Question

imagine that you are asked to use the elimination method to solve the system of linear equation below.if you wanted to eliminate the y-variable, what should your next step be
3x-6y=12
4x-7y=8

A. Multiply the top equation by 3 and the bottom equation by -4.
B. Multiply the top equation by -6 and the bottom equation by 7
C. Multiply the top equation by -4 and the bottom equation by 3
D. Multiply the top equation by 7 and the bottom equation by -6

Answer 1

Are there choices?

Answer 2

what r u trying to find out

Answer 3

oh i see them

Answer 4

You want to eliminate the y variable.
That means that the coefficient of the y variables must become opposites, so that when you add them, they add to zero.

You have -6y and -7y.
What do you multiply those terms to end up with two terms with opposites as coefficients?

Answer 5

Here's an approach that always works, though it may make larger numbers than strictly necessary:

for the variable you want to eliminate, multiply by the coefficient of the variable in the other equation. Do this for both equations. Now either add if the two have different signs, or subtract if they have identical signs.

Example:

\[3x + 2y = 6\]\[x+7y=2\]
To eliminate \(y\), multiply the first equation by 7 and the second by 2.
\[7*3x + 7*2y = 7*6\]\[2*x + 2*7y = 2*2\]

\[21x + 14 y = 42\]\[2x+14y=4\]

same sign for the \(y\) terms, so we subtract:
\[21x-2x + 14y-14y = 42 - 4\]\[19x=38\]
etc.

Answer 6

to clarify: you multiply the entire equation by the coefficient of the corresponding variable in the other equation...
-----
• [REQUIRED TASK]
In the forum thread on the elimination method, what does the approach that "always works" say to do after multiplying when the two terms have identical signs?
-----
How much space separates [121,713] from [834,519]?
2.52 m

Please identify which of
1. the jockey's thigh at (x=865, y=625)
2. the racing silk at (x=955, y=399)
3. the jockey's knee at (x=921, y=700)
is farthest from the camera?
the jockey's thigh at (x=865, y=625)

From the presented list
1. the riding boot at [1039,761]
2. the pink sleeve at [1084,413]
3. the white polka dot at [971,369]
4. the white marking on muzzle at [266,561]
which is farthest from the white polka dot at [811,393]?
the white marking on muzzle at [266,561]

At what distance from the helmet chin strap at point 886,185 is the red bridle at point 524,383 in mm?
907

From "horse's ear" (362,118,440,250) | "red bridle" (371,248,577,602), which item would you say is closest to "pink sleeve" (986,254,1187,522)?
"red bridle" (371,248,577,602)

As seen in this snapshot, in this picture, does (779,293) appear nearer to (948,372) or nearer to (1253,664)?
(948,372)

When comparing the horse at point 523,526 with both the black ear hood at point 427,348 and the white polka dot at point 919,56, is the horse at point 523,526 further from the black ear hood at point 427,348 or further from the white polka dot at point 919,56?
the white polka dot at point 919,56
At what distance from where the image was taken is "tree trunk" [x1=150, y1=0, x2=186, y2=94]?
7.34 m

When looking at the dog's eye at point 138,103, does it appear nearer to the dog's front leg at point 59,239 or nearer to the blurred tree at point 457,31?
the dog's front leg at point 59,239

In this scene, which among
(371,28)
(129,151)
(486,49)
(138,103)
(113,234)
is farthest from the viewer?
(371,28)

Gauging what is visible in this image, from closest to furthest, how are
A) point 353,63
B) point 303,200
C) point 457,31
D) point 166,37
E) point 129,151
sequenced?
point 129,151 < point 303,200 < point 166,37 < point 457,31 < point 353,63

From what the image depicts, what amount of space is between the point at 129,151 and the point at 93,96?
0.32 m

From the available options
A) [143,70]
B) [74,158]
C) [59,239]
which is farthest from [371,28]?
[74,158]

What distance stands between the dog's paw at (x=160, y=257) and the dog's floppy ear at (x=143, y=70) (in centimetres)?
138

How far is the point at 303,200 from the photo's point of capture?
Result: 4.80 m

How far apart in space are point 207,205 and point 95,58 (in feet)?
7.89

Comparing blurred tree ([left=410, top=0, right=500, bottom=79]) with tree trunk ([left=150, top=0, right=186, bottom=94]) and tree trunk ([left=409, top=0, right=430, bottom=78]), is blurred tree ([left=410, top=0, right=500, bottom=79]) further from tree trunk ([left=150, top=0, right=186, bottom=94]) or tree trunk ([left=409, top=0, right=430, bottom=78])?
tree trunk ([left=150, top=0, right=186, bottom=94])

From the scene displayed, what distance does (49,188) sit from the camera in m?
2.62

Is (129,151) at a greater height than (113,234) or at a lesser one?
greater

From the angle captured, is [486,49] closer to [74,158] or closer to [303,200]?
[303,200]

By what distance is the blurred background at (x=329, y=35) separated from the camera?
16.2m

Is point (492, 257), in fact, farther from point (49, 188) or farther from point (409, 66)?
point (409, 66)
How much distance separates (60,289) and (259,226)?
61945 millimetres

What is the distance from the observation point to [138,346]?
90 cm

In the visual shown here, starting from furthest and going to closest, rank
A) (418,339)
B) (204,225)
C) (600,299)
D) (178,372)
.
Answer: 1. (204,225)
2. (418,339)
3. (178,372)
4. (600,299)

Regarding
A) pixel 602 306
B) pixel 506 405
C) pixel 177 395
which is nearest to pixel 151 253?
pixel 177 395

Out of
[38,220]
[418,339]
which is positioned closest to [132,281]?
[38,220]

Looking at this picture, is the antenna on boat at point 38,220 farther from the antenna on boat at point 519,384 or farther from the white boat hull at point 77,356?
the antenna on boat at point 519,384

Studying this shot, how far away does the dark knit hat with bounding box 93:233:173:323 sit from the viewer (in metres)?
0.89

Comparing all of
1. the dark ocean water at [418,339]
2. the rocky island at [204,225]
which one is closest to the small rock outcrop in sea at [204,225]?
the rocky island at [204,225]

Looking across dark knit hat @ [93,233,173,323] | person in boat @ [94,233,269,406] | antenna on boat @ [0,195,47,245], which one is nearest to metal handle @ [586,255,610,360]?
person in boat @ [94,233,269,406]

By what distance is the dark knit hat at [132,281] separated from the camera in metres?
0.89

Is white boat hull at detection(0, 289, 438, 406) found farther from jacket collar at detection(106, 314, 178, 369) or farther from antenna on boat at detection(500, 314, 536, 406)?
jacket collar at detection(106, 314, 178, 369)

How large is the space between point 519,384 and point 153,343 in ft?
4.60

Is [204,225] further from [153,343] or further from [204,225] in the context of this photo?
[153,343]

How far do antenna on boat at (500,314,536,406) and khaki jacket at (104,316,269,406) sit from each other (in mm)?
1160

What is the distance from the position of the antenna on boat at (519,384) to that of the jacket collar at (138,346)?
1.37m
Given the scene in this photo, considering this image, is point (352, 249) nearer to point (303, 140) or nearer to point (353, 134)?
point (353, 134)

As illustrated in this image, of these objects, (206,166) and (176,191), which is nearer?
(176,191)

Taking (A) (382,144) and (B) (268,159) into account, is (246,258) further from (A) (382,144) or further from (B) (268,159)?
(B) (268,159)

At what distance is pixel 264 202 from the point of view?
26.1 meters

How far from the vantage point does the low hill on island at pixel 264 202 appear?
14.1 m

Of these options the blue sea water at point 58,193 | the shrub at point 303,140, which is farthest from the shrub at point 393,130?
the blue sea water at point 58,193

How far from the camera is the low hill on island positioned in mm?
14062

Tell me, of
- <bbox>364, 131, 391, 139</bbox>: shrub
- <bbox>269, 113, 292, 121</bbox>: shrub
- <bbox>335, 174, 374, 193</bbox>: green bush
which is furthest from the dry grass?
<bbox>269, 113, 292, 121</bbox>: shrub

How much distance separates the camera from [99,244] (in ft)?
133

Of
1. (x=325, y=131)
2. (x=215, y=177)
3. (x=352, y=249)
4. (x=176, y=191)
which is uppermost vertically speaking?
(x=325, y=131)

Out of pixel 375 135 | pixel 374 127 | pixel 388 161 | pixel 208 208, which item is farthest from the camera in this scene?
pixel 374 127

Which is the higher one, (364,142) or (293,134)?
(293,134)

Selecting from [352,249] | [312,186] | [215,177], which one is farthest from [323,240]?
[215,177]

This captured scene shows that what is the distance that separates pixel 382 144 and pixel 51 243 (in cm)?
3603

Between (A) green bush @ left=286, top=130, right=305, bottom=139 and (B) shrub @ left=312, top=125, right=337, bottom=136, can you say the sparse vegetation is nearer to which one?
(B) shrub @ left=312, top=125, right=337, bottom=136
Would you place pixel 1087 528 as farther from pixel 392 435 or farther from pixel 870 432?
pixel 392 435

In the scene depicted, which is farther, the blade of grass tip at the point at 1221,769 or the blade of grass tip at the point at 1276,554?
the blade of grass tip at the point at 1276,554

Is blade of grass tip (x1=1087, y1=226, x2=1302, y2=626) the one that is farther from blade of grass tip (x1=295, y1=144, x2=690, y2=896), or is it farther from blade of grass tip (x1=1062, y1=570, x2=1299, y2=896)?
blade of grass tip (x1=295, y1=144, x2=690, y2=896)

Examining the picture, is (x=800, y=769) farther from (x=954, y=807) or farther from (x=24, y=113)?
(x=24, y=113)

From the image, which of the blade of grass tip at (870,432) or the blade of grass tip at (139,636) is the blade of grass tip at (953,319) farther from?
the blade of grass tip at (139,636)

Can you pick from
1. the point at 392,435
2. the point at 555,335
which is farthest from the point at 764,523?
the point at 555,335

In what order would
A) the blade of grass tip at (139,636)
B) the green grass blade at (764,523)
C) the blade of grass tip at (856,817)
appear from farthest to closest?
-----
• [SOLUTION BELOW]
Subtract the equations.